Goal 1:
Locate each line in the records that contains the word "furthest" and copy those lines out. Match case.

::::::::

# Thinking about learning how to make and/or run a website



## Zenas (Nov 11, 2010)

Essentially just for fun. Any books or free resources available off the top of anyone's head.


----------



## Zenas (Nov 11, 2010)

Processing: Josh's suggestion.
Analyzing...
Analyzing...
Analyzing...
Conclusion: Insufficient.


----------



## Covenant Joel (Nov 11, 2010)

Are you wanting to run a full website yourself or just have a blog hosted for free? I.e., you can have your own domain (whateveryouwant dot com), have complete control over what software you use, upload any type of files, do basically whatever you want with it, or you can just have a blog-based site like free wordpress.com site. It just depends on what you're wanting to do. Either way, for ease, I would suggest using the WordPress software, but with your own host (starts at about $5/month) you can do other things and have more customization. WordPress is pretty easy to use and doesn't require knowledge of web design unless you want to customize a lot.

If you're looking at learning more about actual website design, using html, css, etc., then a good, helpful website is W3Schools Online Web Tutorials. There are some others, but it would be helpful to know exactly what you're looking for first.


----------



## Zenas (Nov 11, 2010)

I'm actually just interested in learning about it, not necessarily with the end goal of hosting my own website and/or blog. I would start something, but only to experiment with. I frankly don't think the things I have to say are insightful or interesting enough to the general public to support interest in a blog.

::::::::

Goal 2:
Write the next part of the forum thread about learning to build and run a website, starting after its final post.

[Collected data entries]
::::::::

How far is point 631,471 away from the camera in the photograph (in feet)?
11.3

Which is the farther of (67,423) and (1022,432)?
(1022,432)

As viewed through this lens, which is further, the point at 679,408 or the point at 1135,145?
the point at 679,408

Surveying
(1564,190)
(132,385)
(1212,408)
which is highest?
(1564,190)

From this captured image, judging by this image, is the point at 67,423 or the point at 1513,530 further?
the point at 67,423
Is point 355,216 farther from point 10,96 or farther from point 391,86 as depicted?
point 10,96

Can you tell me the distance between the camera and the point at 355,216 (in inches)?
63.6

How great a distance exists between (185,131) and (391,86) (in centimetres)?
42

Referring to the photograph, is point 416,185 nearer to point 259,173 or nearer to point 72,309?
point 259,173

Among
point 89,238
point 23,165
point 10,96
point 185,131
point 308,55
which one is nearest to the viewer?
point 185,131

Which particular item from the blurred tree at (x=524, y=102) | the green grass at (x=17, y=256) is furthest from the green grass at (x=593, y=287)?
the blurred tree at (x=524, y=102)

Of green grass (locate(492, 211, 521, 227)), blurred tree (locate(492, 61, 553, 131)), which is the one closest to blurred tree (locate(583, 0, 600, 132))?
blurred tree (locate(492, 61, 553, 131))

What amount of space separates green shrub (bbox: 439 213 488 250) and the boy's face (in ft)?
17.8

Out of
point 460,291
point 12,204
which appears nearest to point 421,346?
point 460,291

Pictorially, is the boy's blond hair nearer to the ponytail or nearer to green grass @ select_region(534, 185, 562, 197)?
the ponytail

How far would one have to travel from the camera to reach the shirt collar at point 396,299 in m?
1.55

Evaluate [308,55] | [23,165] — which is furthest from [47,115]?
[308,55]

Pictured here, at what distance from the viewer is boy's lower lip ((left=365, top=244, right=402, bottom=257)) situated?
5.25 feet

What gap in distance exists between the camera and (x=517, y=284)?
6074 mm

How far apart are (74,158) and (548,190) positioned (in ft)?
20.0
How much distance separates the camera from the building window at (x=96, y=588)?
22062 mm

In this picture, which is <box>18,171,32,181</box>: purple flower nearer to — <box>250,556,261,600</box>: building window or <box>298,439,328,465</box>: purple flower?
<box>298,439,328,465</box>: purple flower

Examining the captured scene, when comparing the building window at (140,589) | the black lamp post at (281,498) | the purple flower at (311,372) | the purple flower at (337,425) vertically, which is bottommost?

::::::::

Exercise response 1:
Which particular item from the blurred tree at (x=524, y=102) | the green grass at (x=17, y=256) is furthest from the green grass at (x=593, y=287)?
Evaluate [308,55] | [23,165] — which is furthest from [47,115]?

Exercise response 2:
----------



## Covenant Joel (Nov 11, 2010)

In that case, w3schools.com is a good place to start. They have tutorials for all sorts of aspects of website-building.


----------



## Ask Mr. Religion (Nov 11, 2010)

Unless you have access to a file server to upload your own files and host them, you will have to go with the suggestions above, such as WordPress, etc. To get the full experience of web site design and development, buy a domain and a package that allows you access to the file server. That way you are master of all things related to the web site, including php scripting.

AMR


----------



## Whitefield (Nov 13, 2010)

Zenas said:


> I'm actually just interested in learning about it, not necessarily with the end goal of hosting my own website and/or blog. I would start something, but only to experiment with. I frankly don't think the things I have to say are insightful or interesting enough to the general public to support interest in a blog.


 
Here is how I taught myself html, css, javascript, and php --
1. FREE - download and install WAMP which allows you to run a local based apache/mysql/php web server on your computer. (USE MAMP for a Mac)
2. FREE - download and learn to use Kompozer which is a WYSIWYG html editor. This is for Windows only, but I'm sure there are WYSIWYG freeware for Mac.
3. FREE - download and learn to use NotePad++ in order to fine tune your html and css. If using a Mac, find a good text editor you are comfortable with.
4. FREE - work through the tutorials on html and css found on w3schools.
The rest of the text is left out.